– Я компенсирую счет за лечение! Скажите, сколько с вас взяли?
– Это лишнее!
– Не лишнее! Позвольте загладить вину!
С каждым возражением Мисаки взвинчивалась все сильнее, пока голос ее не задрожал от слез и она не шмыгнула:
– Если… если вдруг мочка не приживется… я вам свою отдам! Простите меня, пожалуйста!
«О, ваша мочка мне очень даже нужна! Вот бы к ней прикоснуться. Но что же вы, в самом деле, так извиняетесь…»
– Бросьте!..
– Просите, чего хотите!
– А?
– Сделаю все, что в моих силах!
– П-прямо все?
– Да! Все!
Ах, «все»?.. И тут в голове Харуто мелькнула мысль. Он прекрасно знал, как нечестно поступает, но…
– Ну тогда…
Голос задрожал, и молодой человек вдохнул и выдохнул, чтобы успокоиться.
– Пойдемте на свидание!
Коридор вновь погрузился в тишину. Мисаки застыла с раскрытым ртом. Харуто тут же пожалел о сказанном. Ну, вообще, правда: вряд ли она ждала, что ее позовут на свидание. Это еще умудриться надо так плохо подобрать момент. Но раз уж сказал – придется идти до конца.
– С-сакура в самом цвету… И… ну… можно вместе полюбоваться…
Харуто смело посмотрел Мисаки прямо в глаза:
– Пойдемте любоваться сакурой?!
Кажется, девушка наконец осмыслила, что ей сказали, тут же отвела взгляд и несколько раз задумчиво стукнула тонким пальчиком по краешку губ. Очевидно, подбирала слова для отказа.
«Не согласилась. Зачем я только ляпнул?..»
Харуто понурился и мысленно распрощался с мечтой, как вдруг:
– Хорошо.
– А?
Харуто так растерялся, что не вспомнил больше ни одного слова. Ему даже показалось, будто девушка ответила на иностранном языке, поэтому он уточнил:
– То есть вы не против свидания?
Мисаки коротко, но утвердительно кивнула.
– П-п-правда?!
На лице Харуто расплылась счастливая улыбка.
«Ура! Свидание! Не зря мочку отчекрыжили!»
Молодой человек чуть не пустился в пляс от радости.
Затем они обменялись контактами, и Харуто решил, что пора домой.
Он сел на велосипед у ворот больницы и кивнул на прощание, а Мисаки неловко улыбнулась в ответ. Так Харуто и укатил, до последнего не прекращая раскланиваться.
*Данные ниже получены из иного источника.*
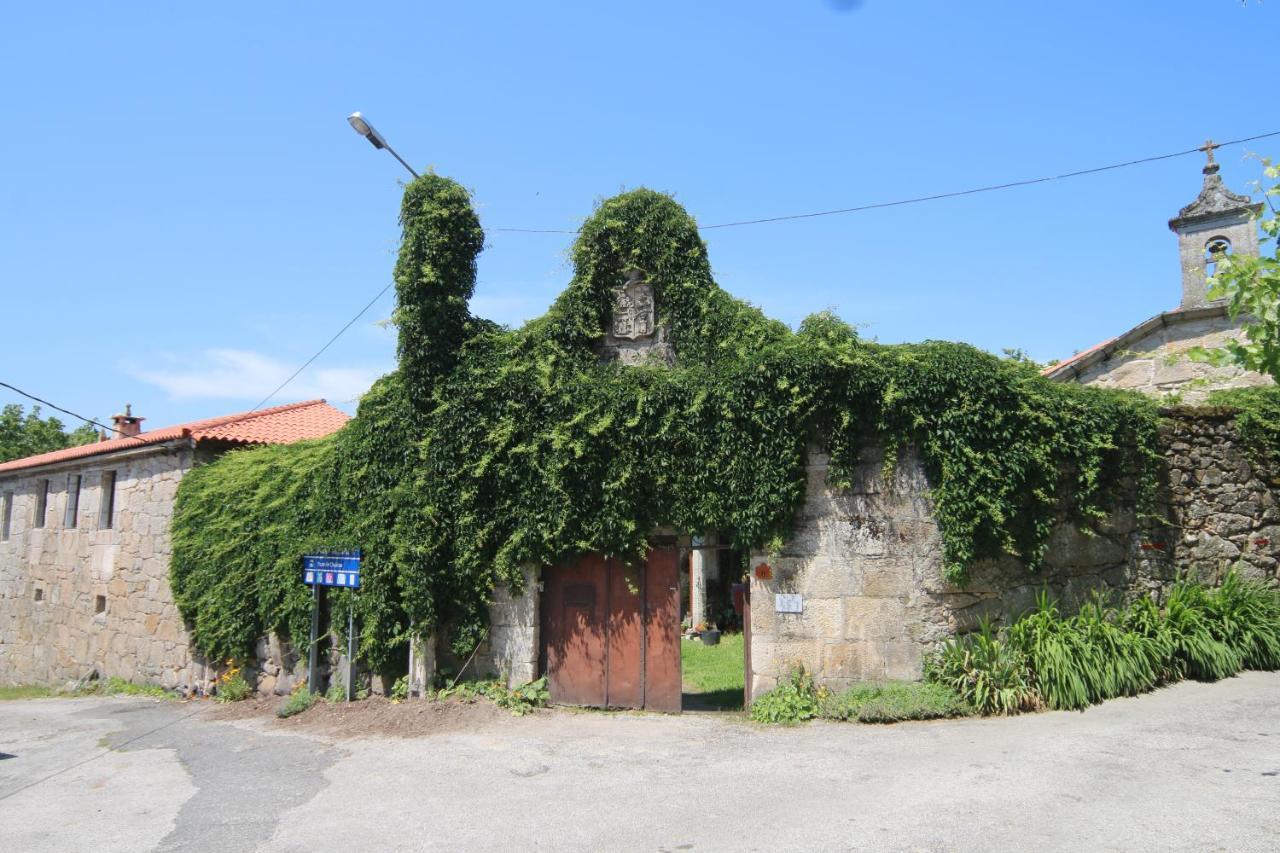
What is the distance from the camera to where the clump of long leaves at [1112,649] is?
8.36 meters

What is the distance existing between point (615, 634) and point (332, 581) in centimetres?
381

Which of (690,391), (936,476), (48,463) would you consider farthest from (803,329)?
(48,463)

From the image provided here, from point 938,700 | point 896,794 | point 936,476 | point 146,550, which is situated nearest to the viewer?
point 896,794

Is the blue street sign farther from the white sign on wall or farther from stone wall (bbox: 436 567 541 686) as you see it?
the white sign on wall

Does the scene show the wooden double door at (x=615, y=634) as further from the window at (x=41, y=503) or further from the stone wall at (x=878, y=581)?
the window at (x=41, y=503)

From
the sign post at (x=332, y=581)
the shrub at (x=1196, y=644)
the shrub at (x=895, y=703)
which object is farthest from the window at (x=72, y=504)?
the shrub at (x=1196, y=644)

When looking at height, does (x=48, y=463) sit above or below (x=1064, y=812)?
above

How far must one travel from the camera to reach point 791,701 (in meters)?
8.84

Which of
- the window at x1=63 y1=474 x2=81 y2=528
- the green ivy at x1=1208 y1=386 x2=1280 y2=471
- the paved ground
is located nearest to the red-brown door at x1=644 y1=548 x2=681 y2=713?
the paved ground

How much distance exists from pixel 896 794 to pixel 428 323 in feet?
25.2

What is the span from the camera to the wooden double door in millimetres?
9883

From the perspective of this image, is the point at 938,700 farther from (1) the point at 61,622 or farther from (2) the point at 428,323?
(1) the point at 61,622

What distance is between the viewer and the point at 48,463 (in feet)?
57.4

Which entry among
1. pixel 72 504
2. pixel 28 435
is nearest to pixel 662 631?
pixel 72 504
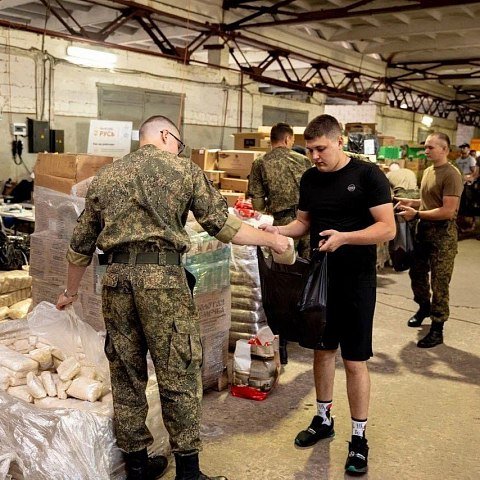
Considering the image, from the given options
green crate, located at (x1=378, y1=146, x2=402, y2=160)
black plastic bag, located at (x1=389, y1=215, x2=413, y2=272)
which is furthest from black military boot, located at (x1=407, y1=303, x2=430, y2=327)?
green crate, located at (x1=378, y1=146, x2=402, y2=160)

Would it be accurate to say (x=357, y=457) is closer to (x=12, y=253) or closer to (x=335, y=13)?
(x=12, y=253)

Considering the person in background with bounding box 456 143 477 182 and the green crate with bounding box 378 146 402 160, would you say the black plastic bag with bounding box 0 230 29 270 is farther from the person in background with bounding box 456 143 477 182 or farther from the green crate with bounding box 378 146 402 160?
the person in background with bounding box 456 143 477 182

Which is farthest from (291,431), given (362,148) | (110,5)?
(110,5)

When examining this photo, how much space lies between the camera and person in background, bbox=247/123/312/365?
442cm

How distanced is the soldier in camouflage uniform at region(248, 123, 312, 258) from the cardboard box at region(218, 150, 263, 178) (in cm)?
217

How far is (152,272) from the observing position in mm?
2215

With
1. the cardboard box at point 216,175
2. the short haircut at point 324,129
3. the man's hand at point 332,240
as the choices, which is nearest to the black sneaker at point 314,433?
the man's hand at point 332,240

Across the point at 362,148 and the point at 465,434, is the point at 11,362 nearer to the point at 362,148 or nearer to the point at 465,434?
the point at 465,434

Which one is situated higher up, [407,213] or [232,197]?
[407,213]

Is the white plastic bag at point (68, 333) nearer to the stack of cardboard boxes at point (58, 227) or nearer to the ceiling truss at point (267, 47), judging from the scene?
the stack of cardboard boxes at point (58, 227)

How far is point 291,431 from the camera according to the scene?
3.06 meters

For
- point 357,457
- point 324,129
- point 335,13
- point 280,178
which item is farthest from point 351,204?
point 335,13

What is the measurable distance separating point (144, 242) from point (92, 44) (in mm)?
5690

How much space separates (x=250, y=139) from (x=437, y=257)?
12.3ft
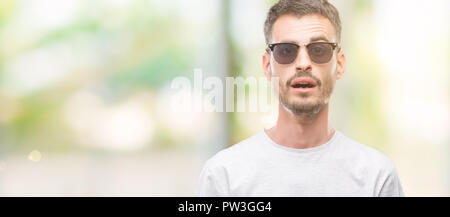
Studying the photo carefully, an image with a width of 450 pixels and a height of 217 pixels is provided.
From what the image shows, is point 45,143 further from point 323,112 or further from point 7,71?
point 323,112

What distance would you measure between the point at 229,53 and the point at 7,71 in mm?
1152

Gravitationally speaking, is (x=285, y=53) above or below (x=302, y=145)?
above

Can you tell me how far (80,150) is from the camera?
7.29 feet

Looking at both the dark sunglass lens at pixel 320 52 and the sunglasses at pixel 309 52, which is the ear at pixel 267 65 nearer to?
the sunglasses at pixel 309 52

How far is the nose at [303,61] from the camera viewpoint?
5.90ft

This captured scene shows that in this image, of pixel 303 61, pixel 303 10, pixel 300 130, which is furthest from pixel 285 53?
pixel 300 130

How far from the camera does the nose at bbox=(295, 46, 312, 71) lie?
1.80 metres

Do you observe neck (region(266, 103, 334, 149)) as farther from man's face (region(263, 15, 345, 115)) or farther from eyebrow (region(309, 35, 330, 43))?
eyebrow (region(309, 35, 330, 43))

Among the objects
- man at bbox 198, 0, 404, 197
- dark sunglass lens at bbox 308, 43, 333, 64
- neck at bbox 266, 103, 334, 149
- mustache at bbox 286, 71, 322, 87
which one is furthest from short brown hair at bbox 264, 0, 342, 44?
neck at bbox 266, 103, 334, 149

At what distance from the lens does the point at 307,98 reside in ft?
5.98

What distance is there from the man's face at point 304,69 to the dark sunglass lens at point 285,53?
16 millimetres

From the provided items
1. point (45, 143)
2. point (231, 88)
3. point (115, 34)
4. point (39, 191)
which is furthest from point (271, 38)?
point (39, 191)

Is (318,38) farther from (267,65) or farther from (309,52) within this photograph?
(267,65)

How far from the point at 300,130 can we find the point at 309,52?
328 millimetres
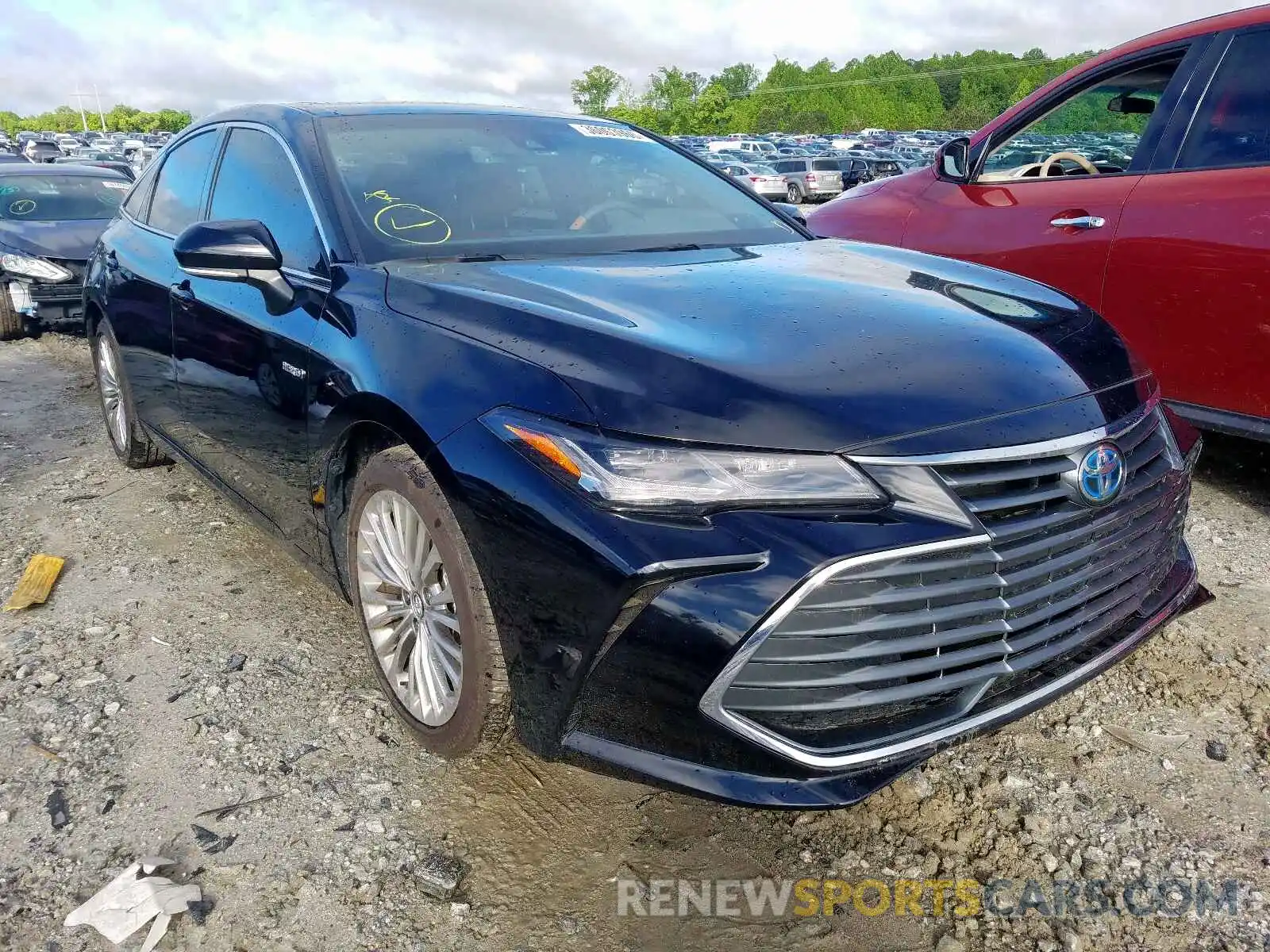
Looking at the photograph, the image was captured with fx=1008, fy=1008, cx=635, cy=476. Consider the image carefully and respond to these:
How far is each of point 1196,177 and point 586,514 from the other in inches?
117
Молодой человек колесил по дороге, и его овевал теплый ночной ветер. Расставленные на равных промежутках друг от друга фонари слепили его. Габаритные огни на обгоняющих машинах казались свежее роз, а городской пейзаж – во сто крат прекраснее, чем вчера или в любой другой день раньше.
Харуто притормозил на набережной неподалеку от станции Сасадзука и, не вставая с сиденья, залюбовался сакурой в свете фонарей. Лепестки опадали мелкими горсточками под дуновением ветерка.
Молодой человек открыл контакт Мисаки, и ему показалось, что одиннадцать цифр ее номера – самая удачная из всех возможных комбинаций. Харуто расплылся в счастливейшей улыбке. Но вдруг она угасла, точно ее унес с собой ночной ветер. А по сердцу расплылось черной кляксой чувство вины.
«Восхищаюсь профессиональными фотографами!»
Как только он вспомнил слова Мисаки, душу защемило.
Молодой человек сгорбился.
«Надо будет извиниться… Я ведь никакой не фотограф».
Ложь затянулась – и за это он обязан попросить прощения.
Анестезия начала проходить, и теперь каждое прикосновение к левому уху отдавалось болью.
А может, болело не ухо – а душа от мук совести.
«Нечестно приглашать на свидание в таких обстоятельствах. Не откажешь ведь…»
Мисаки тихонько вздохнула, прислонившись к двери поезда на линии Одакю.
Вот чего она не ожидала – так это что ее позовут на свидание.
Состав остановился на станции Умэгаока, и девушка поплелась к турникетам.
Если днем вокруг станции беспрестанно сновали студенты, то к одиннадцати вечера прохожих вообще не оставалось. Мисаки купила в супермаркете по дороге бутылочку молочного чая и желе и пошла домой, размахивая пакетом с покупками.